-------- Excerpt to read

You Don't Have to Be Fully Healed to Start

May 27, 2026

By Mindy Lagdameo | ThriveLife / Mamafit

 

You've been waiting. Maybe for months. Maybe longer.

Waiting until the kids sleep through the night. Until you have more energy. Until your body feels like yours again. Until you finally feel ready to do something about it.

Here's what nobody is telling you: that feeling of not being ready? It doesn't go away on its own. And the longer you wait for it to disappear before you start, the more it settles in — until waiting stops feeling like a decision and starts feeling like just the way things are.

You are not too broken to begin. You are not too tired. You are not too far behind.

You are just waiting for permission that nobody else can give you.

 

The Myth of "When I Feel Better"

There's a version of healing most moms carry around in their heads. It looks like energy returning all at once. A morning where they wake up and feel like themselves again. A clear sign that the hard part is over and now — now — they can finally start.

That version isn't real.

Physical recovery after having a baby — especially after a C-section, especially after years of pouring yourself out for everyone else — doesn't announce itself with a green light. It's not a finish line you cross. It's a direction you choose.

The mamas who make the most progress aren't the ones who felt ready first. They're the ones who started anyway, who moved toward healing while still in the middle of it, who showed up for themselves before they had any evidence it would work.

The body doesn't heal and then ask you to move. It heals because you move.

 

What Your Body Is Actually Waiting For

Here's what the research consistently shows: the longer the nervous system stays in a state of chronic stress and stillness, the harder it becomes to interrupt that pattern. Your body adapts to whatever you repeatedly ask of it. If what you're asking of it — even unintentionally — is hold on, not yet, it will hold. Indefinitely.

This isn't about willpower. It's physiology.

When your core hasn't been properly rehabilitated after pregnancy or delivery, the surrounding muscles compensate. They take over jobs they weren't designed for. Over time, that compensation becomes the new normal — and the longer it runs, the more deeply embedded it gets. The same is true for your pelvic floor. The same is true for your posture, your energy, your pain patterns.

Waiting doesn't give these systems time to reset. It gives them time to adapt to dysfunction.

What your body is actually waiting for isn't a feeling. It's a first step. One that tells your nervous system: we're moving now. We're choosing this. That signal — the decision to begin — is what creates the conditions for healing. Not the other way around.

 

The Emotional Weight of Not Starting

There's something harder to talk about that lives underneath the physical — the emotional layer that makes starting feel impossible before it even begins.

Most moms who've been waiting a long time aren't just tired. They're carrying guilt about the waiting itself. They've told themselves the story so many times — I should have started sooner, I've let myself go, I don't even know where to begin — that the story has become a wall.

Starting means admitting how long you've been stopped.

So instead, it's easier to wait a little longer. Until the right time. Until a version of yourself arrives that somehow has more capacity, more confidence, more certainty than the one standing here right now.

That version isn't coming to rescue you. She's waiting for you to rescue her — by starting.

The emotional readiness you're looking for? It doesn't precede the action. It follows it. Every mama who has come through the other side of postpartum recovery — whether it was 6 months postpartum or 6 years — will tell you the same thing: she didn't feel ready when she started. She just started.

----------------
-------- Excerpted records

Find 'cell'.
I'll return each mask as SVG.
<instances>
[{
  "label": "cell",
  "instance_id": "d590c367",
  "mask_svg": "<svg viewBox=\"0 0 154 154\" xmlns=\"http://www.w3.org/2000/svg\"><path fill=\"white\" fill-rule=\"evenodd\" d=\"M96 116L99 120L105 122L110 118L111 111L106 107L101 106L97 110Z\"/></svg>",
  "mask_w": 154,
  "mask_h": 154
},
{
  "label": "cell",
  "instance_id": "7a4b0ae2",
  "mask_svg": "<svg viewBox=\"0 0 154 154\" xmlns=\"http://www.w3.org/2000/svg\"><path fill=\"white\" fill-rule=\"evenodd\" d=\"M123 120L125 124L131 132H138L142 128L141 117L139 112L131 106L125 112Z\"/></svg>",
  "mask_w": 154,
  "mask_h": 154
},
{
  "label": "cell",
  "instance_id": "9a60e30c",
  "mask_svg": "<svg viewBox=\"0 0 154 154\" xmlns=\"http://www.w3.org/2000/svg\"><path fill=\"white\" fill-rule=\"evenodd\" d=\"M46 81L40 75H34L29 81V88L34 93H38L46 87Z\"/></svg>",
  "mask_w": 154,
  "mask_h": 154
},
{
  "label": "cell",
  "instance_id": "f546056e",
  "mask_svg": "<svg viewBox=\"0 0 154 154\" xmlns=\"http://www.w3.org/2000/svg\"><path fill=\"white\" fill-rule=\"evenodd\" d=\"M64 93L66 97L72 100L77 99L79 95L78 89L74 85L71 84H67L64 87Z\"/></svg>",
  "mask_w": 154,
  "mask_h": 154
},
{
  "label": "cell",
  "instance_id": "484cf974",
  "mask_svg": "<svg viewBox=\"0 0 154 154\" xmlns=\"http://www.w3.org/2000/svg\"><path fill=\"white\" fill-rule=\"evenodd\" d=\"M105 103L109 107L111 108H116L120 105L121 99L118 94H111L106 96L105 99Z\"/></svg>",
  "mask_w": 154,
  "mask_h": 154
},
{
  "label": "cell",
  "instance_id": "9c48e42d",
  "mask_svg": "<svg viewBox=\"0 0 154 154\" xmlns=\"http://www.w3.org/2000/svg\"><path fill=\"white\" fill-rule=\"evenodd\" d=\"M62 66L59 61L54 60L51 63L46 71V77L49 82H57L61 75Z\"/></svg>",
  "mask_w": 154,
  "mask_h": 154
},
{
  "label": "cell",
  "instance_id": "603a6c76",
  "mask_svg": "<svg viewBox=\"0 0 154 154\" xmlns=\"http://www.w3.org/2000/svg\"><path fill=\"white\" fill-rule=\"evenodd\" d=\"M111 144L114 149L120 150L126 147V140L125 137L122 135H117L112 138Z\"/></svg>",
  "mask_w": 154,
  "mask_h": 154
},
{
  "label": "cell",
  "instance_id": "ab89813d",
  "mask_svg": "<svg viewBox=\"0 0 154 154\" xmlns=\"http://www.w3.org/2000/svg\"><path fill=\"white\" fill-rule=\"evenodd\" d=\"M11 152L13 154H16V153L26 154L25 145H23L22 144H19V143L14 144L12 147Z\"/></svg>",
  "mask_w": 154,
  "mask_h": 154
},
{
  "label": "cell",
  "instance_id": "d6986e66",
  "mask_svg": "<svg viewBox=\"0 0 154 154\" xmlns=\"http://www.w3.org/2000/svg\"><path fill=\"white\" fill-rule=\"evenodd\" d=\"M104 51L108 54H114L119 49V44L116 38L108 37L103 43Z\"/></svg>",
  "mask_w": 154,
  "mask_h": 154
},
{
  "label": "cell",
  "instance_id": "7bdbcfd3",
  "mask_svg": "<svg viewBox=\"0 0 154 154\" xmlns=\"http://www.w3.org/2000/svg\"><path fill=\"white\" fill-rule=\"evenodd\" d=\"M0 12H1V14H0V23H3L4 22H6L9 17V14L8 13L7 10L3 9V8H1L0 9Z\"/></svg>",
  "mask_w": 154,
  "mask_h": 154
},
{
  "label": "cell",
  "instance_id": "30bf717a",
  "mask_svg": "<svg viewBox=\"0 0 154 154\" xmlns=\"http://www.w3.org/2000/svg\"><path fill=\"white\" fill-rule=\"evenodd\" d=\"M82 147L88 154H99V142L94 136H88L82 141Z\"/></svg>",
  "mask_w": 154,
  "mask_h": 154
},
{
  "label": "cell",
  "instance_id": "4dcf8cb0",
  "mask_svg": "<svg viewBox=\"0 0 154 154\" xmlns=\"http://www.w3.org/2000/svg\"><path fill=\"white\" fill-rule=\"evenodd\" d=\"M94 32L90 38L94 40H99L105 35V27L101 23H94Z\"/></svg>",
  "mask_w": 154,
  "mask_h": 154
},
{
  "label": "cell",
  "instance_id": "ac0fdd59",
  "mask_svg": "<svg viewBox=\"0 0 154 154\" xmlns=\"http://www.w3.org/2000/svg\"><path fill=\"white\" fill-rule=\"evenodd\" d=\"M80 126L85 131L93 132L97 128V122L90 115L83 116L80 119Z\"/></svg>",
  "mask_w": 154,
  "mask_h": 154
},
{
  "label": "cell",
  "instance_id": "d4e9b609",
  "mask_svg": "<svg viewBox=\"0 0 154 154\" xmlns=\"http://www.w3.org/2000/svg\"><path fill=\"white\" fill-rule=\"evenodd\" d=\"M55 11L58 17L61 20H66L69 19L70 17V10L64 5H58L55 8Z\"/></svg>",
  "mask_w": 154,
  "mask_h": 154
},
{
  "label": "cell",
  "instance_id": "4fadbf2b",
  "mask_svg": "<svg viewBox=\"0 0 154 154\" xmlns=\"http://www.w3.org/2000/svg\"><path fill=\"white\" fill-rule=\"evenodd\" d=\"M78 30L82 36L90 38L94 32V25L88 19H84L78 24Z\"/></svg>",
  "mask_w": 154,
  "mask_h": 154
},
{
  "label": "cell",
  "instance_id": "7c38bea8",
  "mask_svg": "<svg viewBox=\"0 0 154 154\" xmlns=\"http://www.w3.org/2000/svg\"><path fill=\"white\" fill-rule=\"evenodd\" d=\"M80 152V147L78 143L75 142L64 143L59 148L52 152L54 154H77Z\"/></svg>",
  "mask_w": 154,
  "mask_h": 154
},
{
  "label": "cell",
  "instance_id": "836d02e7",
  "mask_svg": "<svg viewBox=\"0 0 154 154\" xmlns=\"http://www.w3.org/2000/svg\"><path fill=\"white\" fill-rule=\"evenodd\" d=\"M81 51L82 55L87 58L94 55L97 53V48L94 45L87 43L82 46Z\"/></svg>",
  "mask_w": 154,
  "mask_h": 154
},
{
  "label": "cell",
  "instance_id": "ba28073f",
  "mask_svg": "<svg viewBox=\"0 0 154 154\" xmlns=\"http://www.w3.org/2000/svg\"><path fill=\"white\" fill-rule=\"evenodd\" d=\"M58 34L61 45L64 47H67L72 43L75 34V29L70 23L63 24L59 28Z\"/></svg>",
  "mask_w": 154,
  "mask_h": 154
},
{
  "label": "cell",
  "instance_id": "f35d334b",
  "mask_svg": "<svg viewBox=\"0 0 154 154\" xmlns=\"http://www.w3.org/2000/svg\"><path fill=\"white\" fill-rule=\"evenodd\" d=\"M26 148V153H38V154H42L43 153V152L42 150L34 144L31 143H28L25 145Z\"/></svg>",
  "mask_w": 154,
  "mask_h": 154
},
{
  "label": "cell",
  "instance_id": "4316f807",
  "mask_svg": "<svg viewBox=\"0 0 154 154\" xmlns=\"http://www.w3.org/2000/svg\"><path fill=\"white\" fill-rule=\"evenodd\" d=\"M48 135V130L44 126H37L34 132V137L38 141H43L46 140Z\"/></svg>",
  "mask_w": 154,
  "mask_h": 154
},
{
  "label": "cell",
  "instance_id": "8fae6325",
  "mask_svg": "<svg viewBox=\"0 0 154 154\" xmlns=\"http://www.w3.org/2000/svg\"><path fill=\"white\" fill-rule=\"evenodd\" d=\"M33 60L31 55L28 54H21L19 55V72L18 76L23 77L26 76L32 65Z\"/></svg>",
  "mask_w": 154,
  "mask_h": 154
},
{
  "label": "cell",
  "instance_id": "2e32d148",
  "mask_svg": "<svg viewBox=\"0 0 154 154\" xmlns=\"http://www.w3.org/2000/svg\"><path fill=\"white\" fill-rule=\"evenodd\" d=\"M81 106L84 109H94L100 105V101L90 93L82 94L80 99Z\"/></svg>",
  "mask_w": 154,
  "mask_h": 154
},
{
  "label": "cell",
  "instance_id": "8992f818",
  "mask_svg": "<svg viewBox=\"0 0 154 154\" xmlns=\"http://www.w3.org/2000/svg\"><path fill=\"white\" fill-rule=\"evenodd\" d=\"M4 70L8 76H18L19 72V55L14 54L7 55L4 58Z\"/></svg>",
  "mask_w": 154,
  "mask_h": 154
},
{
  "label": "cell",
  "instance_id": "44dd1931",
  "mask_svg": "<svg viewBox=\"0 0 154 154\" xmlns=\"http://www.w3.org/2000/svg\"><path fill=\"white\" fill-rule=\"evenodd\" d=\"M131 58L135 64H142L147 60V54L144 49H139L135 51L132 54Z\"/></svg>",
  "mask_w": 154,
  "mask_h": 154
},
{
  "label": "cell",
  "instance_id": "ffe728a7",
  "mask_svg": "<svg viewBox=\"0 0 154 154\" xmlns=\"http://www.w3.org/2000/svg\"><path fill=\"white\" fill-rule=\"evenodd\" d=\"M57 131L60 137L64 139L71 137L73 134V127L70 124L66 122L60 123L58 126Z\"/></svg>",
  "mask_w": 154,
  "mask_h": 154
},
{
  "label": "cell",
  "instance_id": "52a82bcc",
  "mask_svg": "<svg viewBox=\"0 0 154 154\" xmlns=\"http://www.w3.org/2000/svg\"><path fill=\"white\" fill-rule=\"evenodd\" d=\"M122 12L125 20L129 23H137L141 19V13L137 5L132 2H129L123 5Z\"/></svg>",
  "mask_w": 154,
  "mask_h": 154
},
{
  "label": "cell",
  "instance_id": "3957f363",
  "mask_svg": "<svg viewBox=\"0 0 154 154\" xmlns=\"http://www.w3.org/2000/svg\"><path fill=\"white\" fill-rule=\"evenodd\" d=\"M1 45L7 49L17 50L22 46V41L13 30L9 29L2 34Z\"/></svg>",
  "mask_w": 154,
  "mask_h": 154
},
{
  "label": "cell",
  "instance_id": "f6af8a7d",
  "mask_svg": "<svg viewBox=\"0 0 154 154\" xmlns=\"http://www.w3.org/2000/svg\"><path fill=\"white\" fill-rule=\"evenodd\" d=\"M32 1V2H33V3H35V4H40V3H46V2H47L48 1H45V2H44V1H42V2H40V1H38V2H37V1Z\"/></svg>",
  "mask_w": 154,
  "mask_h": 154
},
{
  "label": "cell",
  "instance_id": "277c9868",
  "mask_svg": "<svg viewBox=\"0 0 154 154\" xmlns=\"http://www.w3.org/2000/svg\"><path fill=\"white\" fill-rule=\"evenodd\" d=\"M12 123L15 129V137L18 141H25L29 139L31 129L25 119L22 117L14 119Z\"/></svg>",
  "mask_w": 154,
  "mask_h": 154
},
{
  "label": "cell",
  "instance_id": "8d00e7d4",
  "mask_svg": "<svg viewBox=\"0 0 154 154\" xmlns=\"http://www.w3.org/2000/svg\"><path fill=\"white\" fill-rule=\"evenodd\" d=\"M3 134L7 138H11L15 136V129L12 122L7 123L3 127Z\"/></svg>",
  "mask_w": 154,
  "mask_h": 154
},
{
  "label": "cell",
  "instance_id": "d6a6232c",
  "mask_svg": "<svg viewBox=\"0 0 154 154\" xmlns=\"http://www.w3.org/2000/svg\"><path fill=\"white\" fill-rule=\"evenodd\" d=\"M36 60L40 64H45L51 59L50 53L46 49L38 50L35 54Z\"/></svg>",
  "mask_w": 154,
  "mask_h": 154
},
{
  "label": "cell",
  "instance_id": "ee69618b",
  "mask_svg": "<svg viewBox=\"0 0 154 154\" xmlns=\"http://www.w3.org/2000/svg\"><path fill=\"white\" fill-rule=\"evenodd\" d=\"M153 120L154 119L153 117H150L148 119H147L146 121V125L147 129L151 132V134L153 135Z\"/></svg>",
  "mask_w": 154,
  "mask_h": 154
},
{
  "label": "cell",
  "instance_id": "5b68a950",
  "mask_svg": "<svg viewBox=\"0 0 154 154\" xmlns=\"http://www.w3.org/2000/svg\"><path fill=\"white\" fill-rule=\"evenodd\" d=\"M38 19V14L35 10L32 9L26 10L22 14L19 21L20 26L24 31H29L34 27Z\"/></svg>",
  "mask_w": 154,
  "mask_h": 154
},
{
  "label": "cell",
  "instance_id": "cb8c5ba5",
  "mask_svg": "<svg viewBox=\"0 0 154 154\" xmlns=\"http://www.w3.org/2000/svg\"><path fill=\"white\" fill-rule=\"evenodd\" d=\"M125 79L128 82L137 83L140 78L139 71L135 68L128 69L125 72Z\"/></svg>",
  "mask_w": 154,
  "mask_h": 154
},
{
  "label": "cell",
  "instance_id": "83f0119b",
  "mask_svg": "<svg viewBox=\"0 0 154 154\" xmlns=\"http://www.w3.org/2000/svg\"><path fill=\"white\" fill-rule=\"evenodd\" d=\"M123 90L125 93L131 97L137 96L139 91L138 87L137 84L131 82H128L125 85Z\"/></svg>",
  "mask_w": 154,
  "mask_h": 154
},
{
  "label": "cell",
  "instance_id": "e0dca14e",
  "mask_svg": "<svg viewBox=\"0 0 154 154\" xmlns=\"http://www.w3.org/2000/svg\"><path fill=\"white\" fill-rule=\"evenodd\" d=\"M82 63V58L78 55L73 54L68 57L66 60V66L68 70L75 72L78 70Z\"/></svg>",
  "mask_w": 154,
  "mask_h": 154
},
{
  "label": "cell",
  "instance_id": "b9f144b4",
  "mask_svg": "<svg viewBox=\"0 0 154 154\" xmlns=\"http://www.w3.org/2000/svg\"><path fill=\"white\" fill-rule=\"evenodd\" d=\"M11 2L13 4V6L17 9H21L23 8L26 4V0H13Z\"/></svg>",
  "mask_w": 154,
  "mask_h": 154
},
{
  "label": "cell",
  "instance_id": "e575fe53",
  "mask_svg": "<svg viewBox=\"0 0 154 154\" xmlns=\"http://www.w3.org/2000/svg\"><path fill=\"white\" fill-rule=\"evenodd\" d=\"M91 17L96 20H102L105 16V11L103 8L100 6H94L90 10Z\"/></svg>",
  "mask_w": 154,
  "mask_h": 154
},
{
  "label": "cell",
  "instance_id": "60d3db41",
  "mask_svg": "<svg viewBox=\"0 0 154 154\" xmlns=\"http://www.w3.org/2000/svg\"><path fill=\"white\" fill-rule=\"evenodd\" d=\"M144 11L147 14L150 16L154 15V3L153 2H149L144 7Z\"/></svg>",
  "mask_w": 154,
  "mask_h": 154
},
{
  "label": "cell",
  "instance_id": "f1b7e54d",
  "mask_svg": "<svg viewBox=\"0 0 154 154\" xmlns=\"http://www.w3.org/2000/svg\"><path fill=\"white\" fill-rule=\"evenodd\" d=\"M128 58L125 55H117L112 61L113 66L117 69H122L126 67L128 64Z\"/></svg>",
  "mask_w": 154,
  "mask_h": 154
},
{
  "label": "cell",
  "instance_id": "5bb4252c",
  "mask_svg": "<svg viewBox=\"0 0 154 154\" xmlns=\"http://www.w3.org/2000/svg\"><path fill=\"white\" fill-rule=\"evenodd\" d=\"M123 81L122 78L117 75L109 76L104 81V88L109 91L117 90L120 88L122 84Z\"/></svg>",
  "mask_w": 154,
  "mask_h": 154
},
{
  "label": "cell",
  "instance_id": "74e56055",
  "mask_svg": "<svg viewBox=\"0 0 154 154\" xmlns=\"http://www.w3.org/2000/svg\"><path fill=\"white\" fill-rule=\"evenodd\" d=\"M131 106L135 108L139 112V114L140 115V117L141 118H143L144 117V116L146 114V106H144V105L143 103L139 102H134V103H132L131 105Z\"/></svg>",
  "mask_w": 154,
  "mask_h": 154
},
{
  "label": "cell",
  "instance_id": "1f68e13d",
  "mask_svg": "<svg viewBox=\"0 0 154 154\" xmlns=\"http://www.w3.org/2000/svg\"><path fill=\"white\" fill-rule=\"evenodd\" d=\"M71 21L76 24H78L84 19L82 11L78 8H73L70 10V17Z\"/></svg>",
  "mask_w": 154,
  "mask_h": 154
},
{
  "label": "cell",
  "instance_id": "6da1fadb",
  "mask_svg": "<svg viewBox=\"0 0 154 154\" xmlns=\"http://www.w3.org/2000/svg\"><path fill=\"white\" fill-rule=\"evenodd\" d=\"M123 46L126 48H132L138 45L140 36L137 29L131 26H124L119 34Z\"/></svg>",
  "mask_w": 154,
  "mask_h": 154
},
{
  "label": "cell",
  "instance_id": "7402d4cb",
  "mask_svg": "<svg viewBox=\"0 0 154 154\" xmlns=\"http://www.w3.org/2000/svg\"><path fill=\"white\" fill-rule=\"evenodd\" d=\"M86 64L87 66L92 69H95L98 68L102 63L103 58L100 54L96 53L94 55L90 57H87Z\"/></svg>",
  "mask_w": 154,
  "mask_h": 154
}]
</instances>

----------------

Set of tasks =
a: Using the postpartum recovery article, decide whether each statement agrees with it, answering yes or no and quoting the exact words that settle it: (i) Physical recovery after having a baby announces itself with a green light. (ii) Waiting gives the body's systems time to adapt to dysfunction. (iii) Emotional readiness comes before the action.
b: Repeat, word for word, the part of the postpartum recovery article that opens with the words containing "Waiting doesn't give" and closes with "become a wall.".
c: Sum up the postpartum recovery article in two sentences.

Solutions to the problems =
a:
(i) No: "doesn't announce itself with a green light."
(ii) Yes: "It gives them time to adapt to dysfunction."
(iii) No: "It doesn't precede the action. It follows it."

b:
Waiting doesn't give these systems time to reset. It gives them time to adapt to dysfunction.

What your body is actually waiting for isn't a feeling. It's a first step. One that tells your nervous system: we're moving now. We're choosing this. That signal — the decision to begin — is what creates the conditions for healing. Not the other way around.

 

The Emotional Weight of Not Starting

There's something harder to talk about that lives underneath the physical — the emotional layer that makes starting feel impossible before it even begins.

Most moms who've been waiting a long time aren't just tired. They're carrying guilt about the waiting itself. They've told themselves the story so many times — I should have started sooner, I've let myself go, I don't even know where to begin — that the story has become a wall.

c: Moms recovering after having a baby should not wait to feel ready, because that feeling does not go away on its own, and the body heals because you move. Waiting lets the core, pelvic floor, and other systems adapt to dysfunction, and the emotional readiness moms look for follows starting rather than coming before it.